My question for you is this: How can you go beyond the usual, regular or customary?
Whether it’s in a presentation at work, a conversation with a friend, even a social media post …how can you be different from your ordinary self? How can you upend the expectations?
There’s a bit of risk in switching gears, even if you’re not doing it in front of a worldwide television audience. There’s also enormous reward.
Think of the impact you can have when you step out of your normal communication pattern. When you speak in a new way, with a fresh voice, telling stories we haven’t heard from you before.
Do me a favor, will you, and tell us how it goes when you switch gears.
Post a comment below to share your experience.
I think it is about being authentic. As a trainer/consultant I have well organized, planned content to share. The best moments are those that happen spontaneously during the learning. The “gear switching” occurs when a speaker is willing to be vulnerable and honest about life’s difficulties.
He/she must also be mindful of experiences and the lessons learned, as opposed to someone who had suppressed the pain. You have to have “come out the other side” wiser to make the sharing valuable for other people.
Thanks for sharing your experience, Donna. It’s valuable for the rest of us.
It seems to me Catherine that “variety is the spice of life”. Just yesterday I made a decision to change up the format and feel of the videos I produce for The Defender. To some degree, it means stepping out of my comfort zone and I’m looking forward to the result.

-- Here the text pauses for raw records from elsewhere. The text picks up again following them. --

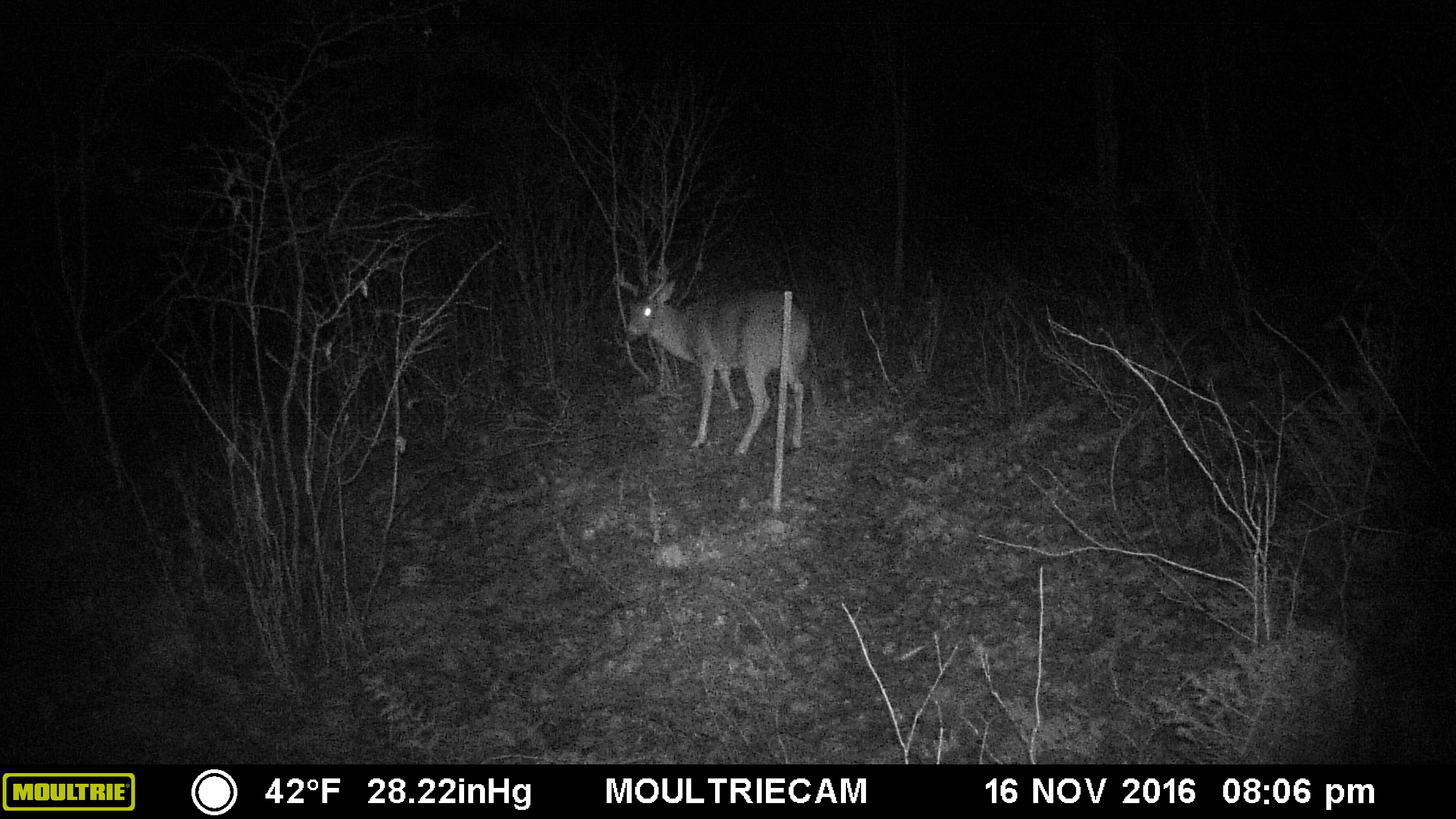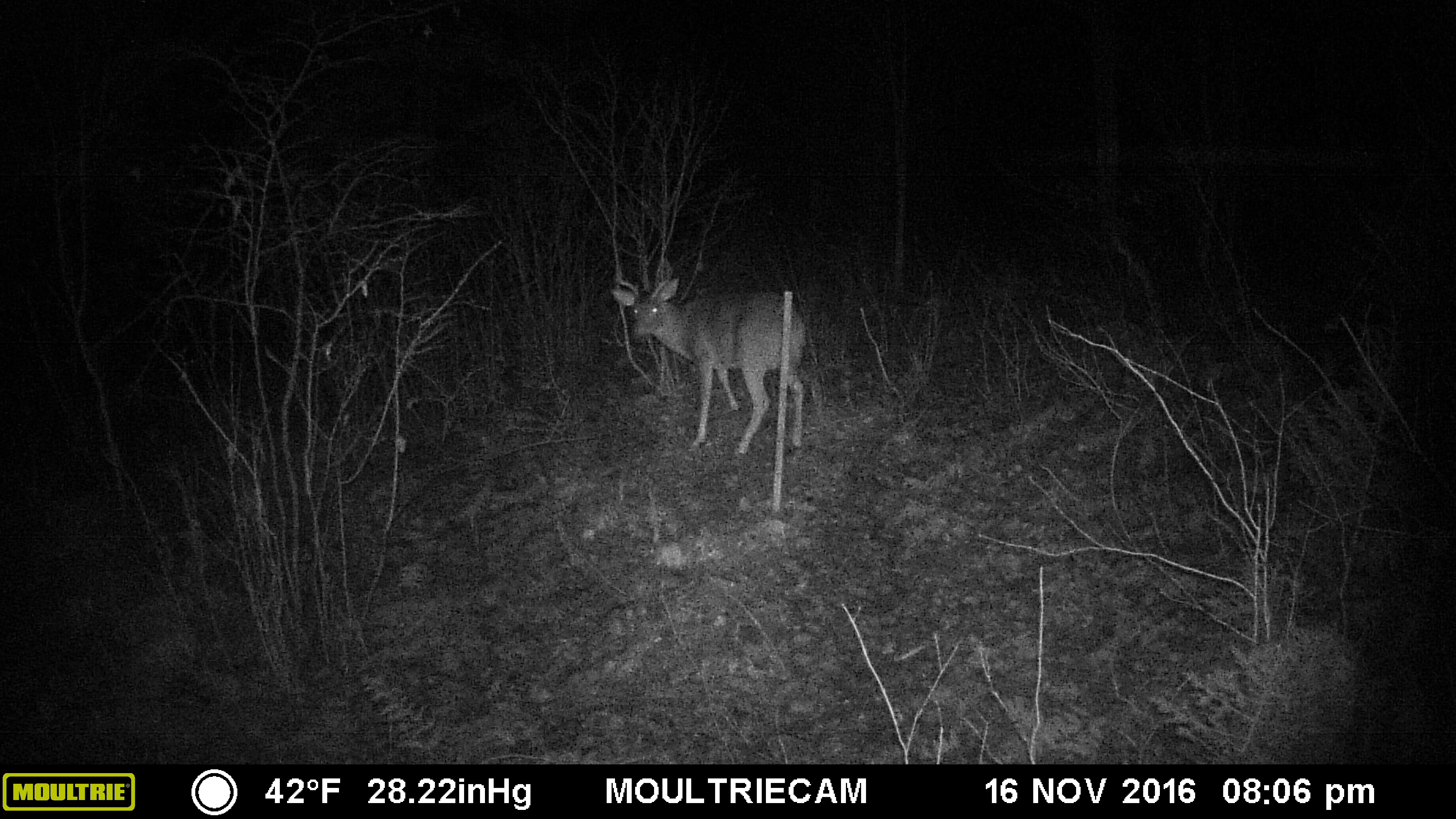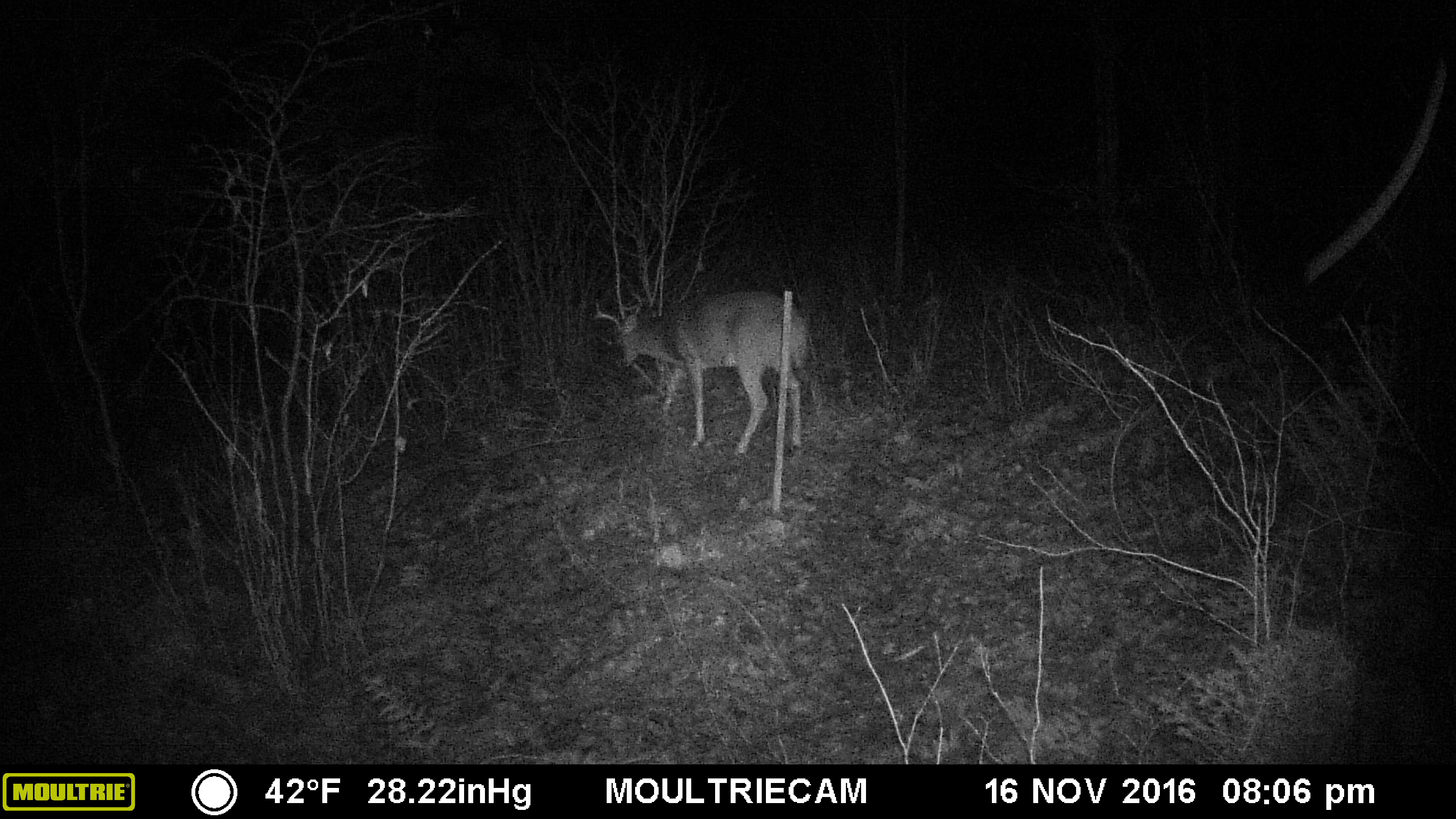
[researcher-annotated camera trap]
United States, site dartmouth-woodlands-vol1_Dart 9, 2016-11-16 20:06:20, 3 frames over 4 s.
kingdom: Animalia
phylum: Chordata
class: Mammalia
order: Artiodactyla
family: Cervidae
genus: Odocoileus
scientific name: Odocoileus virginianus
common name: white-tailed deer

That’s exciting, Gregory. I can’t wait to see your new-look-and-feel videos. Evolution is good!
Hi Catherine,
I can tell you from another direction how significant the communication change ‘feel’ impact can be. Even when it’s unintentional and just comes naturally from your core.
I’m a pretty laid-back, relaxed-but-in-control type of person. Both in my work life, and in my personal life. My kids will tell you that when they were young they could tell (and feel) instantly when my countenance changed; my face became more set, I looked at them very directly, and I became very quiet. I didn’t have to actually SAY anything – they knew that they’d gone over an invisible line and there would be trouble if they continued.
I’ve seen a similar situation occur with workmates – they can always tell when I’m concerned about something and planting my feet 🙂
Your ‘normal’ attitude (outlook, countenance) is what people see as YOU, and a difference from how you usually present yourself is felt immediately by those who know and respect you. A distinct change from your norm can say as much as the words themselves.
Loved this article – thanks!
Thank you, Michelle. What you describe about your kids rings true — people who know us well also know when there’s a shift going on. And they also have a pretty clear sense of what it means. I’m so glad we’re still connected—thanks for speaking up on this one.